Our family system is based on respect for each person, each having needs, sometimes those needs being in conflict. Sometimes those conflicts erupt in a bad way - it can come in the form of a rebellious tantrum on the kids' part, or in a tangtrum on my part. I've been hit and bitten when they've been overwhelmed, and I've yelled and stomped my feet when I've been overwhelmed. We always come back to problem-solve, to reconnect, to re-establish our bonds at the end. I just watched my kids do this with each other recently - the oldest and the second had a conflict that led to bitter resentment and nobody's needs being met. They were angry, screamed at each other, and went away mad. They then each thought things through, problem-solved, and discussed the problem. Hurt feelings lingered, and so the one who had been the most bossy and rigid made a card for the one who had been most wounded (on his own, no prompting), and gave it to him. Reminded that they loved each other, they took that as the starting point, and then resolved their differences kindly.
Conflict is normal. No relationship avoids it. Working on how to resolve the conflict, and restore the harmony, by respecting the needs of all the parties, is what makes things work.
Posted by: hedra | August 26, 2007 at 09:28 AM
These comments are horrifying. How can you people think that it's okay to smack and scream at an innocent child?! I think you're all in denial.
Posted by: Jessica | October 07, 2007 at 03:06 AM
Jessica, have you never felt the urge to hit your child?
What's the difference between doing it and not? Support, enough sleep, and having options. If you don't have those, it's awfully hard not to just smack.
The commenters here are either offering support in the form of sympathy and suggestions to get into a better place, or are asking for help themselves.
If you can't contribute something helpful to the discussion, please take your criticism somewhere else.

DATA SECTION =
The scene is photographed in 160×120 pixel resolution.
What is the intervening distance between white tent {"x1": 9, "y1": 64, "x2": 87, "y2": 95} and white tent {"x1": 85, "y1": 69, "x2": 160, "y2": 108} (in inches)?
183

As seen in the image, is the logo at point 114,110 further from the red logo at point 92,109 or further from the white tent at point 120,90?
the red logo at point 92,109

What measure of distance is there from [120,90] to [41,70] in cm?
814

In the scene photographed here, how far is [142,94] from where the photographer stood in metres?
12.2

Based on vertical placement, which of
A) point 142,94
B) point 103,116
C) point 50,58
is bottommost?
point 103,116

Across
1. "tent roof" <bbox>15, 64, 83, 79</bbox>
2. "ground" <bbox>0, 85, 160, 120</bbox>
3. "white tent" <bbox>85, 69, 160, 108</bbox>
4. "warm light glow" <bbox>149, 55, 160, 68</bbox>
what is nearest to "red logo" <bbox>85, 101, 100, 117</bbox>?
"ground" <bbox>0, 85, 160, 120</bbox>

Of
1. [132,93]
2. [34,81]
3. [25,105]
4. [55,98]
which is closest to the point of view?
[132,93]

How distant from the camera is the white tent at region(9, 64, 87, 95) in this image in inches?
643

---

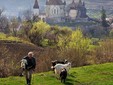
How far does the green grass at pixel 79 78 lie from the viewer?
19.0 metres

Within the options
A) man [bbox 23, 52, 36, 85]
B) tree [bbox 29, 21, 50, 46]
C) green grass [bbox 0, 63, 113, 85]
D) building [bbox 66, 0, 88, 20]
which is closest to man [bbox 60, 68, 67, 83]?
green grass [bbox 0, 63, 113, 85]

WORK TO COMPLETE =
Pick up the comment thread on family conflict and parenting where it ends, and write what comes next. The lines have no role in what you are asked to do.

EXPECTED OUTPUT =
Posted by: Moxie | December 05, 2007 at 11:42 PM
I really hope you got some help to address your anger management problems. It's not her fault she's crying at bedtime. I'm not saying it's your fault, but hitting a baby is really not excusable. Infanticide typically occurs when babies cry a lot, and if your baby is driving you crazy with his or her tears, I BEG YOU, please put the baby in a safe place, and give yourself time to pull yourself together before trying to address the problem. I'm sure your baby (who is full and dry and burped, etc.) can cry for a little bit, and that will be superior to abusing her. Here is one of the many, many free resources for parents who are having a hard time: http://www.safebaby.org/anger.asp or call their 24 hour helpline: 866-243-BABY.
Posted by: Concerned | May 11, 2008 at 10:39 PM
Also, I agree with Jessica. Moxie, maybe it's time you looked yourself in the mirror. You aren't God's gift to parenting. I don't care how many people read your blog or post comments. So please, get off your high horse!
Posted by: Concerned | May 11, 2008 at 10:42 PM
Concerned, did you go to your own link?
At the top of their second bulleted list of things that frustrated parents should do is this: "Ask a family member or friend to help." So, here we have someone asking the Internet to be a friend and help them out, and you're smacking them down.
You are full of win.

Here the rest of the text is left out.